Edit: Looking more closely at your code I'm concerned about one thing. You're not using consistent transformations: You use both mul(matrix, vector) and mul(vector, matrix). This is not a problem per se, HLSL allows both. It's just confusing when to use a transpose on the app side for the cbuffer matrices (or when to tag them with row_major/column_major in HLSL). Keep it consistent, best throughout all your shaders.
Yea, I've been trying to be stricter about using mul(matrix, vector). I agree jumping between them is bad form. I should point out I haven't done any clean up in this code so I'm sure some things are a bit rough.
Here's the image showing the behavior in question:
[attachment=24413:gLighting.png]
You can see there are some very dark fins parallel to lit ones. I agree this is most likely a normal problem, I've attached all the shader code below, but the normal calculation is pretty simple (unless I have my vert indices wrong...). I'd love a simple way to draw normals but since this geometry is created in the shader - I haven't thought of a great way to do that yet.
Shader:
// Un-tweakables
float4x4 World : World;
float4x4 WorldView : WorldView;
float4x4 WorldViewProjection : WorldViewProjection;
float Time : Time;
// Textures
Texture2D<float4> HeightmapTexture;
Texture2D<float4> FoliageMapTexture;
Texture2D<float4> DiffuseMapTexture;
Texture2D<float4> NormalMapTexture;
Texture2D<float4> NoiseTexture;
//Tweakables
float MaxHeight;
uint HeightmapTextureWidth;
uint HeightmapTextureHeight;
float HeightmapVertexStride;
float4x4 TerrainWorldMatrix;
float GrassHeight;
float GrassWidth;
// Static Values
static const float MaxDistance = 512.0f;
static const uint TotalLODSelections = 10;
static const uint LODSelection[TotalLODSelections] = { 0, 1, 1, 2, 2, 3, 3, 3, 3, 3 }; // probably should replace this with some inverse log N value.

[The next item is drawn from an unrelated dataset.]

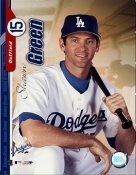 Shawn Green Los Angeles Dodgers 8X10 Photo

static const uint TotalLODs = 4;
static const int NumSegs[TotalLODs] = { 5, 3, 2, 1 };
// Structures
struct VSInput
{
float3 Position : POSITION;
float4 Uv : TEXCOORD0;
};
struct VSOutput
{
float4 Position : SV_POSITION;
float2 Uv : TEXCOORD0;
float4 WorldPositionDepth : TEXCOORD1;
float3 Normal : TEXCOORD2;
};
sampler LinearClampSampler
{
Filter = Min_Mag_Mip_Linear;
AddressU = Clamp;
AddressV = Clamp;
};
sampler LinearWrapSampler
{
Filter = Min_Mag_Mip_Linear;
AddressU = Wrap;
AddressV = Wrap;
};
sampler PointClampSampler
{
Filter = Min_Mag_Mip_Point;
AddressU = Clamp;
AddressV = Clamp;
};
// Helper Methods
float GetHeightmapValue(float2 uv)
{
float4 rawValue = HeightmapTexture.SampleLevel(PointClampSampler, uv, 0);
return rawValue.r * MaxHeight;
}
float3 CalculateNormal(float3 v0, float3 v1, float3 v2)
{
float3 edgeOne = normalize(v1 - v0);
float3 edgeTwo = normalize(v2 - v0);
return cross(edgeOne, edgeTwo);
}
float4 GetCornerHeights(float2 uv)
{
float texelWidth = 1.0f / (float)(HeightmapTextureWidth + 1);
float texelHeight = 1.0f / (float)(HeightmapTextureHeight + 1);
float2 topRight = uv + float2(texelWidth, 0.0f);
float2 bottomLeft = uv + float2(0.0f, texelHeight);
float2 bottomRight = uv + float2(texelWidth, texelHeight);
float x = GetHeightmapValue(uv);
float y = GetHeightmapValue(topRight);
float z = GetHeightmapValue(bottomLeft);
float w = GetHeightmapValue(bottomRight);
float4 returnValue = float4(x,y,z,w);
return returnValue;
}
float3 GetGrassCellOffset(VSInput input)
{
float4 cornerHeights = GetCornerHeights(input.Uv.xy);
// TODO: FIX ME
// Bilinear interpolation between heightmap cells.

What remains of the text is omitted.